» Short problem: Pull every line of text from the records below, word for word, and leave the pictures out.

» Excerpted records:
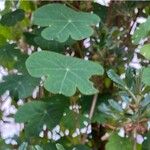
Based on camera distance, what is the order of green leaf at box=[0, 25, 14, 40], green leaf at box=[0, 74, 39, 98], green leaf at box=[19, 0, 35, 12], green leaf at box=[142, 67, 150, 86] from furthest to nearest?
green leaf at box=[0, 25, 14, 40] < green leaf at box=[19, 0, 35, 12] < green leaf at box=[0, 74, 39, 98] < green leaf at box=[142, 67, 150, 86]

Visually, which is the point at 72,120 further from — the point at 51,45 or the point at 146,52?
the point at 146,52

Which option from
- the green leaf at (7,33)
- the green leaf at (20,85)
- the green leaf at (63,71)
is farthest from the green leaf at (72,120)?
the green leaf at (7,33)

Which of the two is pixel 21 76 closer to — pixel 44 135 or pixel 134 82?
pixel 44 135

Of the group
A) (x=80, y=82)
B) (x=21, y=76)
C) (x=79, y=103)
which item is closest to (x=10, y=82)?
(x=21, y=76)

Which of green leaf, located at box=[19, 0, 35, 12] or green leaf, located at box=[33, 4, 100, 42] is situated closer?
green leaf, located at box=[33, 4, 100, 42]

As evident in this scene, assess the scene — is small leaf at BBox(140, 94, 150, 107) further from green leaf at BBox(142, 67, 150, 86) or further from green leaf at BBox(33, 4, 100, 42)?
green leaf at BBox(33, 4, 100, 42)

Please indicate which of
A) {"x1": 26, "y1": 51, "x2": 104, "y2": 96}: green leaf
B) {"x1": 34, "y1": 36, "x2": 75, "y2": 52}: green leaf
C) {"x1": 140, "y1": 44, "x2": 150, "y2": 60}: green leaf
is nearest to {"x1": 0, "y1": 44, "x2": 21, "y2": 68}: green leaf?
{"x1": 34, "y1": 36, "x2": 75, "y2": 52}: green leaf

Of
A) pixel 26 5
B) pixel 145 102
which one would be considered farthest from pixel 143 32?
pixel 26 5
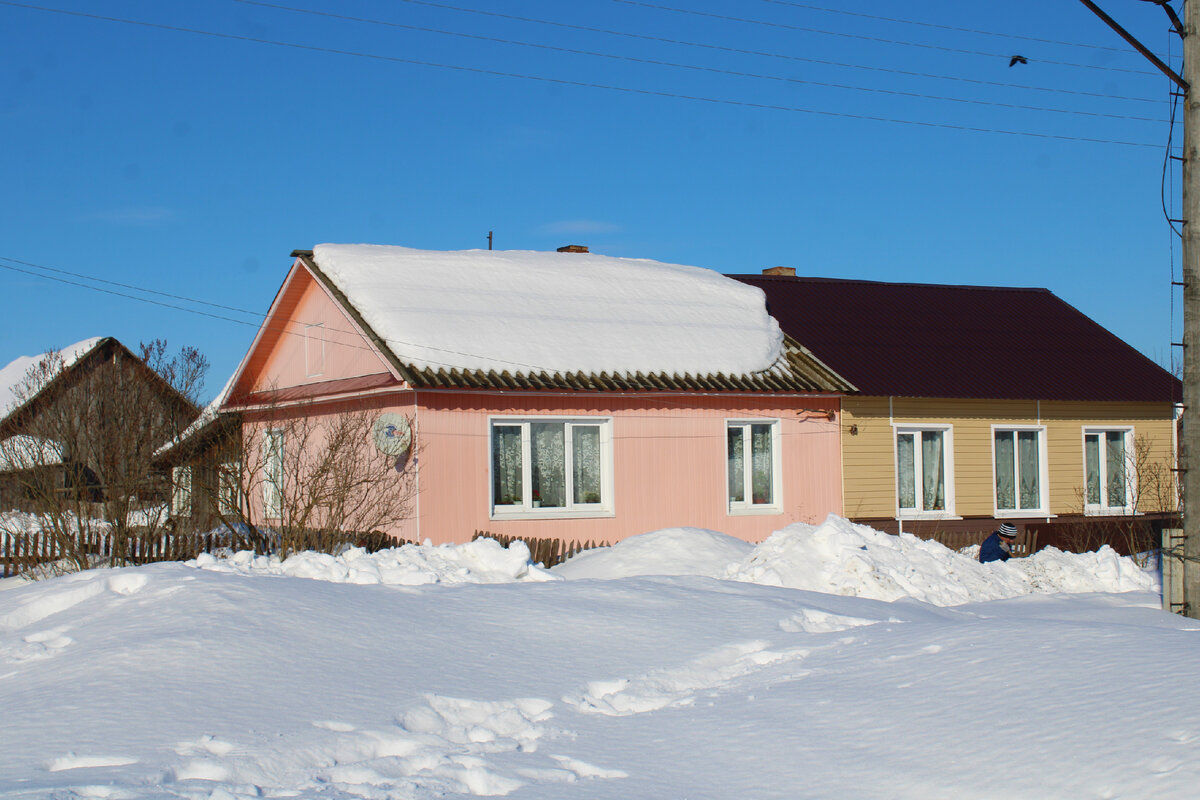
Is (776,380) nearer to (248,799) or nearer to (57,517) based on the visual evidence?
(57,517)

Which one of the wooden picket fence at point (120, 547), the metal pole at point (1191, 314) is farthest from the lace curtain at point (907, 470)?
the wooden picket fence at point (120, 547)

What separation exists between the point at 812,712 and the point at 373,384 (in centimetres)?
1243

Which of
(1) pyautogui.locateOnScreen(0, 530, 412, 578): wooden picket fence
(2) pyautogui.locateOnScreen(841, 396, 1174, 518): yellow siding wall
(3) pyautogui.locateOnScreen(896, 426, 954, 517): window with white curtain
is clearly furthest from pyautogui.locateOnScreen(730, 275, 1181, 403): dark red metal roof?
(1) pyautogui.locateOnScreen(0, 530, 412, 578): wooden picket fence

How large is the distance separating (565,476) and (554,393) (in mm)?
1409

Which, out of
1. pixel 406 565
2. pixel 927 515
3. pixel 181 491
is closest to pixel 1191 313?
pixel 406 565

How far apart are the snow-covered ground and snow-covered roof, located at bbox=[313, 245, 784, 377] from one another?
7.81 metres

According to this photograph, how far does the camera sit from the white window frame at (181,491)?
15191mm

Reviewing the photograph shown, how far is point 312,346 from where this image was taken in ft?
72.0

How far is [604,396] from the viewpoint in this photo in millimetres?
19359

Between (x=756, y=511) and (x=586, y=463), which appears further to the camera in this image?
(x=756, y=511)

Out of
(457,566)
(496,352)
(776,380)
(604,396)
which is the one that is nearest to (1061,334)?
(776,380)

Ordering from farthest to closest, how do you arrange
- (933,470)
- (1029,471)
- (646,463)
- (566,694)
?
(1029,471)
(933,470)
(646,463)
(566,694)

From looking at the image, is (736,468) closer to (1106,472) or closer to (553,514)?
(553,514)

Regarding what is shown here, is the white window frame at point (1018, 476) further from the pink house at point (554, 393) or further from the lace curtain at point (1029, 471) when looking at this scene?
the pink house at point (554, 393)
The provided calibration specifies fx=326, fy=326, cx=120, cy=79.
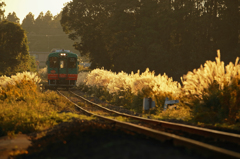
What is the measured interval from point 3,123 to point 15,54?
44.2 meters

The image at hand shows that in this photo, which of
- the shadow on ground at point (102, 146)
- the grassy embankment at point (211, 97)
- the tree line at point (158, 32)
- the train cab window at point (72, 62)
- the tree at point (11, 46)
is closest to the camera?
the shadow on ground at point (102, 146)

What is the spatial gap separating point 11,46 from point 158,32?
80.6ft

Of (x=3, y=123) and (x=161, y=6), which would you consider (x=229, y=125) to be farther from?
Result: (x=161, y=6)

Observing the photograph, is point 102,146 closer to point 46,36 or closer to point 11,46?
point 11,46

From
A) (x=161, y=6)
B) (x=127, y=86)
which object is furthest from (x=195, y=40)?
(x=127, y=86)

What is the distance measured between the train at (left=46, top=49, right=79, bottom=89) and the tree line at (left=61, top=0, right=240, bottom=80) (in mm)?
12511

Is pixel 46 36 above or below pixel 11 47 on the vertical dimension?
above

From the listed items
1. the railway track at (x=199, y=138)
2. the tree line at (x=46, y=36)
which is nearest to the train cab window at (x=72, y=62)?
the railway track at (x=199, y=138)

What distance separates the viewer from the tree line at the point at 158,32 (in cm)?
3666

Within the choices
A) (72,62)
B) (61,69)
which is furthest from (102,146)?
(72,62)

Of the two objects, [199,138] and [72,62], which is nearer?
[199,138]

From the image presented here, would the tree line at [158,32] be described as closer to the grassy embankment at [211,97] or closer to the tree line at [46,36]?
the grassy embankment at [211,97]

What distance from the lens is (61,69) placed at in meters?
28.9

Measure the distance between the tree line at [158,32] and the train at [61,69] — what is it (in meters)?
12.5
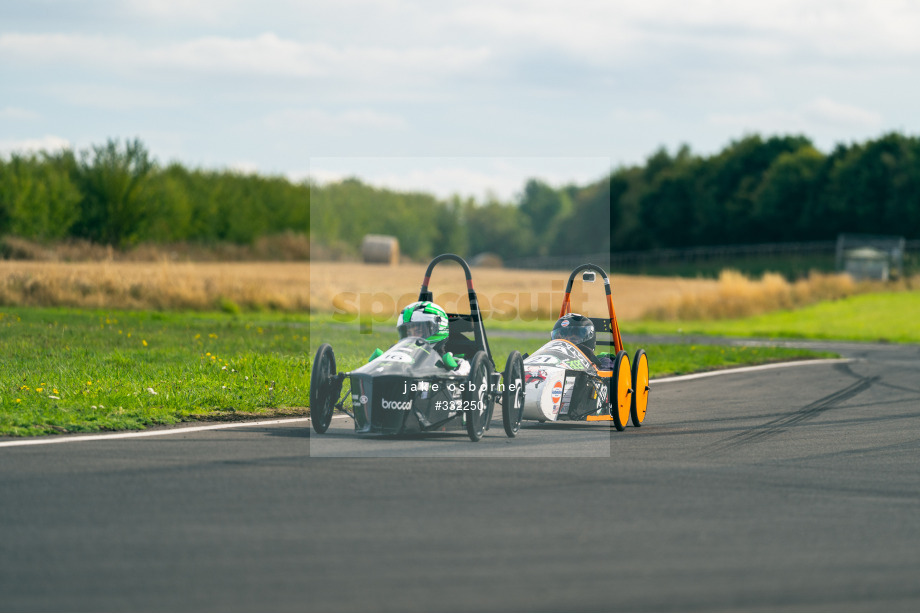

» Right answer:
Based on camera distance, what is the order of green leaf at box=[0, 25, 14, 40], green leaf at box=[0, 74, 39, 98], green leaf at box=[19, 0, 35, 12], green leaf at box=[142, 67, 150, 86] from furthest to nearest?
green leaf at box=[0, 25, 14, 40] < green leaf at box=[19, 0, 35, 12] < green leaf at box=[0, 74, 39, 98] < green leaf at box=[142, 67, 150, 86]

Visually, which is the point at 72,120 further from — the point at 51,45 or the point at 146,52?
the point at 146,52

Which option from
- the green leaf at (7,33)
- the green leaf at (20,85)
- the green leaf at (63,71)
is farthest from the green leaf at (72,120)?
the green leaf at (7,33)

Which of the two is pixel 21 76 closer to — pixel 44 135 or pixel 134 82?
pixel 44 135

Of the group
A) (x=80, y=82)
B) (x=21, y=76)
C) (x=79, y=103)
which item is closest to (x=10, y=82)?
(x=21, y=76)

Which of green leaf, located at box=[19, 0, 35, 12] or green leaf, located at box=[33, 4, 100, 42] is situated closer?
green leaf, located at box=[33, 4, 100, 42]

As evident in this scene, assess the scene — is small leaf at BBox(140, 94, 150, 107) further from green leaf at BBox(142, 67, 150, 86) or further from green leaf at BBox(33, 4, 100, 42)?
green leaf at BBox(33, 4, 100, 42)

Please indicate which of
A) {"x1": 26, "y1": 51, "x2": 104, "y2": 96}: green leaf
B) {"x1": 34, "y1": 36, "x2": 75, "y2": 52}: green leaf
C) {"x1": 140, "y1": 44, "x2": 150, "y2": 60}: green leaf
is nearest to {"x1": 0, "y1": 44, "x2": 21, "y2": 68}: green leaf?
{"x1": 34, "y1": 36, "x2": 75, "y2": 52}: green leaf

Of
A) pixel 26 5
B) pixel 145 102
which one would be considered farthest from pixel 143 32?
pixel 26 5
Is (776,380) nearer to (248,799) or nearer to (57,517) based on the visual evidence?
(57,517)

Which one of the wooden picket fence at point (120, 547), the metal pole at point (1191, 314) is farthest from the lace curtain at point (907, 470)?
the wooden picket fence at point (120, 547)

What separation exists between the point at 812,712 and the point at 373,384 (in centimetres)?
1243

Which of
(1) pyautogui.locateOnScreen(0, 530, 412, 578): wooden picket fence
(2) pyautogui.locateOnScreen(841, 396, 1174, 518): yellow siding wall
(3) pyautogui.locateOnScreen(896, 426, 954, 517): window with white curtain
is clearly furthest from pyautogui.locateOnScreen(730, 275, 1181, 403): dark red metal roof?
(1) pyautogui.locateOnScreen(0, 530, 412, 578): wooden picket fence

How large is the distance separating (565,476) and (554,393) (in mm)?
1409

Which, out of
1. pixel 406 565
2. pixel 927 515
3. pixel 181 491
is closest to pixel 1191 313?
pixel 406 565

How far apart are the snow-covered ground and snow-covered roof, located at bbox=[313, 245, 784, 377] from one another?
7.81 metres

According to this photograph, how far does the camera sit from the white window frame at (181,491)?
15191mm

Reviewing the photograph shown, how far is point 312,346 from where this image was taken in ft?
72.0

How far is [604,396] from the viewpoint in this photo in millimetres?
19359

Between (x=756, y=511) and (x=586, y=463), which appears further to the camera in this image?
(x=756, y=511)

Out of
(457,566)
(496,352)
(776,380)
(604,396)
which is the one that is nearest to (1061,334)?
(776,380)

Ordering from farthest to closest, how do you arrange
- (933,470)
- (1029,471)
- (646,463)
- (566,694)
?
(1029,471)
(933,470)
(646,463)
(566,694)

From looking at the image, is (736,468) closer to (1106,472) or closer to (553,514)?
(553,514)

Regarding what is shown here, is the white window frame at point (1018, 476) further from the pink house at point (554, 393) or further from the lace curtain at point (1029, 471) when looking at this scene?
the pink house at point (554, 393)
The provided calibration specifies fx=326, fy=326, cx=120, cy=79.
What is the measured interval from point 3,123 to point 15,54?
44.2 meters

The image at hand shows that in this photo, which of
- the shadow on ground at point (102, 146)
- the grassy embankment at point (211, 97)
- the tree line at point (158, 32)
- the train cab window at point (72, 62)
- the tree at point (11, 46)
is closest to the camera?
the shadow on ground at point (102, 146)

What is the spatial gap separating point 11,46 from point 158,32?
80.6ft

Of (x=3, y=123) and (x=161, y=6), which would you consider (x=229, y=125) to be farther from?
Result: (x=161, y=6)

Observing the photograph, is point 102,146 closer to point 46,36 or closer to point 11,46?
point 11,46

From
A) (x=161, y=6)
B) (x=127, y=86)
which object is furthest from (x=195, y=40)?
(x=127, y=86)

What is the distance measured between the train at (left=46, top=49, right=79, bottom=89) and the tree line at (left=61, top=0, right=240, bottom=80) (in mm)?
12511

Is pixel 46 36 above or below pixel 11 47 on the vertical dimension?
above

From the listed items
1. the railway track at (x=199, y=138)
2. the tree line at (x=46, y=36)
which is nearest to the train cab window at (x=72, y=62)?
the railway track at (x=199, y=138)

What distance separates the viewer from the tree line at the point at 158,32 (in cm)?
3666

Within the choices
A) (72,62)
B) (61,69)
which is furthest from (102,146)?
(72,62)

Of the two objects, [199,138] and [72,62], which is nearer?
[199,138]

From the image presented here, would the tree line at [158,32] be described as closer to the grassy embankment at [211,97] or closer to the tree line at [46,36]?
the grassy embankment at [211,97]

What distance from the lens is (61,69) placed at in meters?
28.9

Measure the distance between the tree line at [158,32] and the train at [61,69] — what is it (in meters)?
12.5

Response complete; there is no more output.